Кастор повернулся к экрану на стене и увидел перед собой Многолицего. Морщинистое лицо подергалось, потом профессору удалось выдавить:
— Добро пожаловать, Мелкинс… ЧЕРТА С ДВА!.. Кастор… Кто он такой?.. простите за опоздание… ЧТО ЗНАЧИТ «ПРОСТИТЕ»… но… ах, это же он!.. я буду в три… НЕТ!.. я ведь хотел… ПРОШУ ВАС!.. Кастор, пожалуйста, подождите…
Дальше пошло хуже. Кастор уже почти ничего не мог разобрать. Хуже всего было выражение… выражения… на лице старика. Лицо это, само по себе, едва ли можно было назвать красивым. Громадный футбольный шлем исчез, его заменил таких же великанских размеров тюрбан белого цвета. Экран погас, Кастор, озадаченный, повернулся к секретарше.
— Что он сказал?
— Он просил прийти опять, в три, — с сочувствием объяснила она. — Очевидно, профессор будет в три. Может быть, и нет. Советую что-нибудь перекусить тем временем. Не исключено, что ждать придется долго.

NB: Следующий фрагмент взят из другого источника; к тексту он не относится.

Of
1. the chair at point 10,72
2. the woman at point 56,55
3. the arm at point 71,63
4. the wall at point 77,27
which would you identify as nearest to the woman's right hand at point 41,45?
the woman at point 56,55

Хотя секретарша объяснила ему, как найти студенческую столовую, Кастор проплутал с полчаса по центру имени Лиу Пьяо. Он умудрился дважды потерять дорогу, несколько раз попадал не туда, куда надо, побродил по корпусу Астрономии и Астрофизики, жадно разглядывая все вокруг, срезал путь через вестибюль Института зарубежной истории, где в стеклянных витринах красовались мундиры Американской Революционной Армии. Он робел спрашивать дорогу, но голод, грызущий желудок, вынудил его быть посмелее. Страдал он не только от голода. Зависть, черная зависть, и сожаления. Если бы судьба его сложилась чуть-чуть иначе, сейчас он мог бы быть студентом этого самого университета! И давно получил бы диплом с отличием — и даже добился бы поступления в аспирантуру — стал бы доктором — или, чем черт не шутит, профессором, вот прямо здесь учил бы новые поколения студентов, вот этих самых, которые толпятся в вестибюлях и коридорах. Он толкал свой поднос вдоль столовского мармита,[7] застряв в очереди между стайкой хихикающих молоденьких китаянок-хань и группкой студентов-янки, которые, одни на английском, а другие — на высшем наречии, поверяли друг другу одинаковые секреты. Ну и повезло же ему! Широко раскрытыми глазами Кастор рассматривал университетские диковинки. Он присел на свободное место за одним из столиков, пододвинул к себе тарелку с запеченными в тесте фруктами (напротив сидело двое студентов из Индии, в тюрбанах — приехали по обмену!), и каждый проглоченный кусочек оставлял во рту привкус несбывшегося, но возможного. Если бы его отметки в аттестате, хорошие отметки, были чуть-чуть лучше… если бы его учитель проявил чуть больше настойчивости или располагал хорошими связями… если бы он родился ханьцем, а не янки… если бы сто лет назад русские и американцы не забросали друг друга ядерными зарядами и не оставили выживших на милость китайцев и индийцев…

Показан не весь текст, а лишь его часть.